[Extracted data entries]
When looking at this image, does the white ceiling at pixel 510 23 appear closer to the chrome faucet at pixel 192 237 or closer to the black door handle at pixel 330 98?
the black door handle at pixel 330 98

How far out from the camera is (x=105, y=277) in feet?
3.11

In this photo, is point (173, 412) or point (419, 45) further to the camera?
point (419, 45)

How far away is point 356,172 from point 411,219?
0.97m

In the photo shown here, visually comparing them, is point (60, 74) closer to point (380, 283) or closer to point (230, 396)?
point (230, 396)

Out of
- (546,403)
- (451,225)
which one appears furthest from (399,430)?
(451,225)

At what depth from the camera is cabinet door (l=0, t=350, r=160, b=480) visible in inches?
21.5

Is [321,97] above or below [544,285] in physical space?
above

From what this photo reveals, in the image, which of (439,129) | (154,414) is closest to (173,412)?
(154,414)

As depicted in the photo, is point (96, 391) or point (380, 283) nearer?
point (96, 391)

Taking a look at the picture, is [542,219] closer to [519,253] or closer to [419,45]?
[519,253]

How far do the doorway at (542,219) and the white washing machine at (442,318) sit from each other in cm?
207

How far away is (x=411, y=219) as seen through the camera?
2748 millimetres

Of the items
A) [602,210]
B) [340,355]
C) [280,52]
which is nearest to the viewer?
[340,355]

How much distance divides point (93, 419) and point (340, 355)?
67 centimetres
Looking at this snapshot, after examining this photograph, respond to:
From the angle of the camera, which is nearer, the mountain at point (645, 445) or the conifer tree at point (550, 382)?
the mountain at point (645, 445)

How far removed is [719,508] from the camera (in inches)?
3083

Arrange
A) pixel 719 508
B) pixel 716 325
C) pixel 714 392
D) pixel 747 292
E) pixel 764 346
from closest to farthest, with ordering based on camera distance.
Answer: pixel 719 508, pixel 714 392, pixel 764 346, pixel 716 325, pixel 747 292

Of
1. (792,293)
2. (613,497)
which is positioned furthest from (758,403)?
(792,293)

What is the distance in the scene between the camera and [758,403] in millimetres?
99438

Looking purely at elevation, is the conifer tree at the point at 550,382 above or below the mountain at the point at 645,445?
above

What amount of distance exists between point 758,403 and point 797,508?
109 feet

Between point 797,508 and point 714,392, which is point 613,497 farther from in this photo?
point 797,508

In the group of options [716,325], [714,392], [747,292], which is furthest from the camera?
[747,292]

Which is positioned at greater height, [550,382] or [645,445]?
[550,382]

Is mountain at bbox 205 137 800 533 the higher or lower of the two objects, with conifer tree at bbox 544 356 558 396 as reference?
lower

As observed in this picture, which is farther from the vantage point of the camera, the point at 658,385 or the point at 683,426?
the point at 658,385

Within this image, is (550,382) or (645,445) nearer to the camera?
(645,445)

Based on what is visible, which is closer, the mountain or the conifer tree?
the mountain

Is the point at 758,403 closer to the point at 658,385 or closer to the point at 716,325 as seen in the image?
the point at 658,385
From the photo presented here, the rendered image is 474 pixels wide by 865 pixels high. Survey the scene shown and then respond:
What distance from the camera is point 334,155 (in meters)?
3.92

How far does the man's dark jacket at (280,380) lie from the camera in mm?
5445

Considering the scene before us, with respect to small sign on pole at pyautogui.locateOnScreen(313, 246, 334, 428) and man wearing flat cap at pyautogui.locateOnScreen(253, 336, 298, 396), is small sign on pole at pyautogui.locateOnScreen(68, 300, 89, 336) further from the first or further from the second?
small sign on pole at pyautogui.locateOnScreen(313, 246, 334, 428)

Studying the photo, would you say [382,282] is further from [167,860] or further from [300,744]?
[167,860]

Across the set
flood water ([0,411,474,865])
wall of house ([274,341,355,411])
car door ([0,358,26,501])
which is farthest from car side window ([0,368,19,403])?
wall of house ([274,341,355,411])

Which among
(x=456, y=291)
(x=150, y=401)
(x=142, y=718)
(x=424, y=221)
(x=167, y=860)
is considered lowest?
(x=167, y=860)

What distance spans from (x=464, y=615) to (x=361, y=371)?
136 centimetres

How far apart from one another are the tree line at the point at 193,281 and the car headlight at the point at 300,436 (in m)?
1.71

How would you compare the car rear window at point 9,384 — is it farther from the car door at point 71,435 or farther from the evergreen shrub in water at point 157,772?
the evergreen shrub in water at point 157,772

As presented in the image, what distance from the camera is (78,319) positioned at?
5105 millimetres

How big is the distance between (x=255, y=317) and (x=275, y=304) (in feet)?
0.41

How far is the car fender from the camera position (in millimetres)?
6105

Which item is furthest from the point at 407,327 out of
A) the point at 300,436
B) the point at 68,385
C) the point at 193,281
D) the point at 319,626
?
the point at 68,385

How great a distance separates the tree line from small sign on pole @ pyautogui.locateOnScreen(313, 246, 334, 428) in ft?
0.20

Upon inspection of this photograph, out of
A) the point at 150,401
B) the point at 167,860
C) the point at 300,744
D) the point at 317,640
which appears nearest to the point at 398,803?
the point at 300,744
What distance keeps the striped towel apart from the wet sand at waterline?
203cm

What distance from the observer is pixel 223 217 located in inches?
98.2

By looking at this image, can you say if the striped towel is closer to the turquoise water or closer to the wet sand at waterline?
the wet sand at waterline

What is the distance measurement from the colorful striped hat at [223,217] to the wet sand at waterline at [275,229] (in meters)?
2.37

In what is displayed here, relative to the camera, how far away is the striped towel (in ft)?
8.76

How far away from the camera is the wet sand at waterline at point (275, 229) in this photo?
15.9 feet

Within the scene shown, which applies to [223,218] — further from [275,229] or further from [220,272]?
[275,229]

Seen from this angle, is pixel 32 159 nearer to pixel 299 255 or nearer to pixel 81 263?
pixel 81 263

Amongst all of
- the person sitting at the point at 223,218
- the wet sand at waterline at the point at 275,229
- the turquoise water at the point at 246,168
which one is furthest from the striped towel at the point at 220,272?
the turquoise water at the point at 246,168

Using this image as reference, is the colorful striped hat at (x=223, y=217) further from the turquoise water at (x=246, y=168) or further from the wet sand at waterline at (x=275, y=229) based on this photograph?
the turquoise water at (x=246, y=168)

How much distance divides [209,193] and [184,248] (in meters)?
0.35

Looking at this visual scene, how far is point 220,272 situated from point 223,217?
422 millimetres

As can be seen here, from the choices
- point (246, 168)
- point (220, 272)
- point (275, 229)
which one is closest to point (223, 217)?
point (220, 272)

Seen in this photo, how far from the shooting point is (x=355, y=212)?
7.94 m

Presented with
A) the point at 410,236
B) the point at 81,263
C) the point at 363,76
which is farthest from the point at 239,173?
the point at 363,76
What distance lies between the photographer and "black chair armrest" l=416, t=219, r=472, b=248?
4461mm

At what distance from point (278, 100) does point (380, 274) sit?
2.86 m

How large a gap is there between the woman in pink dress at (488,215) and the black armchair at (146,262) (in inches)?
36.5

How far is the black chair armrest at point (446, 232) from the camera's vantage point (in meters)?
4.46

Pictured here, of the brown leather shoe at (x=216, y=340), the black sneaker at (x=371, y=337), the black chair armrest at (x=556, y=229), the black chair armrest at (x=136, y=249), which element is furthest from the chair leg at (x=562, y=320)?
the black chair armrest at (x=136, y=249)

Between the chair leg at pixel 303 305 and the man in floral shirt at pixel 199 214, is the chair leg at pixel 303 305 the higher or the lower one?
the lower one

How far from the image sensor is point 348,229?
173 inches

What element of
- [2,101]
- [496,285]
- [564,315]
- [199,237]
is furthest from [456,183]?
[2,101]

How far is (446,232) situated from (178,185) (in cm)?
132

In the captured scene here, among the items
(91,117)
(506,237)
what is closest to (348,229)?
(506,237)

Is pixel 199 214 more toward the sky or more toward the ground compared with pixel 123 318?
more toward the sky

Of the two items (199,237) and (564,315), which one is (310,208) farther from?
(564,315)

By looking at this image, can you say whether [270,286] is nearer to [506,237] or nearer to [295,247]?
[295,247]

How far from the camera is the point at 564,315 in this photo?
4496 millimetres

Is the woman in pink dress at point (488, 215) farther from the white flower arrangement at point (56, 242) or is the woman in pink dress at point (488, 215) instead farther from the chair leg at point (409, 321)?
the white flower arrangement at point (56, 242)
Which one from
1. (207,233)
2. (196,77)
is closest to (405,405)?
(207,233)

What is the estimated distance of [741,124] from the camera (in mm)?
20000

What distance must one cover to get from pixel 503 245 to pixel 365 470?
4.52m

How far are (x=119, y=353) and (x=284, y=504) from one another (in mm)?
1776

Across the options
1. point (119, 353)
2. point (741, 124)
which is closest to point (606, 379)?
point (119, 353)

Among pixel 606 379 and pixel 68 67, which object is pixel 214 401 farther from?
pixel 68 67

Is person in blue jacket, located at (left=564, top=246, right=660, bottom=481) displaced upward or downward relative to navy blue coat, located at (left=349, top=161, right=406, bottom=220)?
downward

→ **Task brief**
Return every line of the material above that contains the word "items". Treat uppercase and lowercase as different.

→ **Solved problem**
Of the items
In the captured scene here, among the items
Of the two items (199,237) and (564,315), which one is (310,208) farther from?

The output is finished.